したがって、被告らは、Dら当事者の認識及び証拠に従って事実主張、法律主張及び立証活動をしたものであって、その訴訟活動に違法、不当な点はないものというべきであり、原告のこの点についての主張も理由はなく、原告の主張1については、その余の点について判断するまでもなく理由がない。
三 原告の主張2について
1 前記一に認定した事実に加え、乙第四ないし第六号証及び弁論の全趣旨によれば、別件訴訟の第一事件では、被告らは、Dらの訴訟代理人として、訴訟物の価額を一億九四七七万七九九三円と算定して九八万一六〇〇円の手数料を納付し、その後請求拡張分として九〇〇〇円の手数料を納付したこと、第二事件では、被告らは、吉田の訴訟代理人として、手数料三万三六〇〇円を納付したこと、第一審は、ほぼDら勝訴の判決を言い渡したので、原告が控訴し、控訴状には第一審の一・五倍の印紙(一五五万七四〇〇円)を貼付したところ、控訴裁判所は、共有の各土地建物の分割請求にかかる訴訟物の価額は第一審で計算した額の三分の一が相当と認めて五一万〇九〇〇円の手数料を納付させ、残額一〇〇万六五〇〇円の印紙は控訴状から剥離して控訴人に返還したことが認められる。
2 ところで、共有物分割請求の訴えの場合の訴訟物の価額(経済的利益)は、分割前の共有物に対して有する持分の経済的利益の価額と分割後に取得する経済的利益の価額との差額に基づいて計算するのが相当であるところ、一般的に、特に現物分割が容易であるなどの事情がある場合には目的物の占有状態に変化があるものとみて、占有保持の訴えについての訴額算定基準を類推して共有持分の価額の三分の一とすることが相当といえる。しかし、分割前の共有物に対して有する持分の経済的利益の価額と分割後に取得する経済的利益の価額との差額がいかほどのものであるかについては、共有の実態に応じて千差万別であり、共有状態を解消することにより実際上の利益が見込まれる場合等については、訴額をその有する持分の価額そのものと算定し、それに応じた手数料を納付したとしても、そのこと自体必ずしも不合理とはいえないというべきである。
しかるところ、右1に認定した事実及び前記一認定の事実によれば、被告らが別件訴訟の第一審で納付した手数料(合計一〇二万四二〇〇円)については、その納付が不合理であったとまではいえないというべきである。また、被告らが訴訟代理人として納付した別件訴訟の第一事件及び第二事件の訴訟費用額については、手数料一〇二万四二〇〇円として、Dらと国との関係では確定しており、Dら及び訴訟代理人たる被告らにおいて、右手数料が過大であることを理由として相当額の還付を受ける申立をすべきであったとはいえない。

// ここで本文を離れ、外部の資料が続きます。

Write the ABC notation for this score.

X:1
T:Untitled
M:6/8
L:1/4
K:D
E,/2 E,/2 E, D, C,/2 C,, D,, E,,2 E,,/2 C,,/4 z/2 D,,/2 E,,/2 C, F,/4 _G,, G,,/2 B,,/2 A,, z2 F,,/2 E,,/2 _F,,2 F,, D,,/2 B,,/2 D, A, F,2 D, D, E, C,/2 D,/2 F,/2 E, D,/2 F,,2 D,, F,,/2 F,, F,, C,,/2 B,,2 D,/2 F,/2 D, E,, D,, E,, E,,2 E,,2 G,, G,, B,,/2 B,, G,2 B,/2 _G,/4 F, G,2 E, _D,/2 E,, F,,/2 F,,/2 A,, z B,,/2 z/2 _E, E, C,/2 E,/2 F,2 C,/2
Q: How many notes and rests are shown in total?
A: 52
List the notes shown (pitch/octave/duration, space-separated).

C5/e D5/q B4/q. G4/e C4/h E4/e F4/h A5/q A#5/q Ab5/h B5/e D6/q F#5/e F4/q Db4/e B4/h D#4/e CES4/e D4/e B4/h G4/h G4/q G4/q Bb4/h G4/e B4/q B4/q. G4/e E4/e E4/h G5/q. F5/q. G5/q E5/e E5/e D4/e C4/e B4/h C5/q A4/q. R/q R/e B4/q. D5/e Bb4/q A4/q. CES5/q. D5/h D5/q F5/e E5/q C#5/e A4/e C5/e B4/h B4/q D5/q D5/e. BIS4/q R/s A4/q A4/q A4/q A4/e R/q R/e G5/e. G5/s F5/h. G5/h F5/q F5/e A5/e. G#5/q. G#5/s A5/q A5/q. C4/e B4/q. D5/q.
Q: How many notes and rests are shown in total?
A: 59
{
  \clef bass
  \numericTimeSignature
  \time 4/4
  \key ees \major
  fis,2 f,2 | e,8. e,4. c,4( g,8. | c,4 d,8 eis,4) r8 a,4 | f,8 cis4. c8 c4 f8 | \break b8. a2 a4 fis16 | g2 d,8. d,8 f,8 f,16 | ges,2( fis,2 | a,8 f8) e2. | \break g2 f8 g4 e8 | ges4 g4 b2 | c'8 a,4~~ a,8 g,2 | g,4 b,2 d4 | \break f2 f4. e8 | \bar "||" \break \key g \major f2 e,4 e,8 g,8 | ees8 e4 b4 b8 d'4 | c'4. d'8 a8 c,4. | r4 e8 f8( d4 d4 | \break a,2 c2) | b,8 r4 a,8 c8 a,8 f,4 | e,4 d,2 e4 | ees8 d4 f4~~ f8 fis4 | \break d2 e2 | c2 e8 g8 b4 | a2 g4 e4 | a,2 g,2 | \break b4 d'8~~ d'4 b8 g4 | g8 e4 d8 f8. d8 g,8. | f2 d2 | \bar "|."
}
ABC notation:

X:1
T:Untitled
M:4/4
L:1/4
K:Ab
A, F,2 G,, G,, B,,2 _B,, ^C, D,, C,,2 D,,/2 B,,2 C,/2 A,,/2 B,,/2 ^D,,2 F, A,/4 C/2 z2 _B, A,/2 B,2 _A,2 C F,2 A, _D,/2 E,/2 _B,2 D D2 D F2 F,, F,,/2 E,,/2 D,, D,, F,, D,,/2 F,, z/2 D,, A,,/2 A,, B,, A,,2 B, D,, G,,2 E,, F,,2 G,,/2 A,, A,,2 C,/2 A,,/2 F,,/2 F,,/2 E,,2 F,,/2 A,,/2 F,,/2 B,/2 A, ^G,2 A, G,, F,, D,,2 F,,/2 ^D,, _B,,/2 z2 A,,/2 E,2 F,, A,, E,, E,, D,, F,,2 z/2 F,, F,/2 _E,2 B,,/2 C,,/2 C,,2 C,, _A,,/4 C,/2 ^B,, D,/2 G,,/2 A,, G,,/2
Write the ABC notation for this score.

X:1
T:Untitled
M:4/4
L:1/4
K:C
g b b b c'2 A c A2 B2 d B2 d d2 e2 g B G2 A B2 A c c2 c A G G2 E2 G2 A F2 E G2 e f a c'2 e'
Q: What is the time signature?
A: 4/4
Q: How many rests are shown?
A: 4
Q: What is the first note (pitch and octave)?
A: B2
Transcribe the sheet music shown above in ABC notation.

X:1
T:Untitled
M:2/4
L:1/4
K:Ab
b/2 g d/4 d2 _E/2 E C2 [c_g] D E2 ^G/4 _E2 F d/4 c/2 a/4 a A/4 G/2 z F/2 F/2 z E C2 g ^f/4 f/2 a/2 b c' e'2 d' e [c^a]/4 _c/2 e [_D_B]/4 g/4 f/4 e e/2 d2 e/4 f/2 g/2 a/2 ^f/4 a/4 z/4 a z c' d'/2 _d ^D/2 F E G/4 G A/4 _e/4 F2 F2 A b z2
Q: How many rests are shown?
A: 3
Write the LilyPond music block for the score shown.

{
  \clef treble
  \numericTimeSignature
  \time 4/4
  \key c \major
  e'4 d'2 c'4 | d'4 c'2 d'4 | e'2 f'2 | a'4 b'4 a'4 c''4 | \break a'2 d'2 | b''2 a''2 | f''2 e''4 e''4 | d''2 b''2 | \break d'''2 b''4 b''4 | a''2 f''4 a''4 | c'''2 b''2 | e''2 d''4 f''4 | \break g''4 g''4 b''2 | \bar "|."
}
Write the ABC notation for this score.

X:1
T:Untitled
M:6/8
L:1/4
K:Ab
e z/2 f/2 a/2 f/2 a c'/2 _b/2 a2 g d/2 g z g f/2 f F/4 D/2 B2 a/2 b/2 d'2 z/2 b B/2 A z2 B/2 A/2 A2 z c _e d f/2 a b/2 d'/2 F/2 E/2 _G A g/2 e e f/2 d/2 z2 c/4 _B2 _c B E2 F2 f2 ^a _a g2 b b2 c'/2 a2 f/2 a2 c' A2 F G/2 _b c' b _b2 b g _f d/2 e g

したがって、この点についての原告の主張は、その余の点について判断するまでもなく理由がない。
四 原告の主張3について
前記一に認定した事実及び前記二の判示によれば、被告らが訴訟代理人として、別件訴訟において、違法、不当な訴訟活動をし、そのために原告に対して精神的苦痛を与えたものといえないことは明らかであって、その余の点について判断するまでもなく、原告のこの点についての主張は理由がない。
五 結論
以上によれば、原告の請求は、いずれも理由がないから棄却することとし、主文のとおり判決する。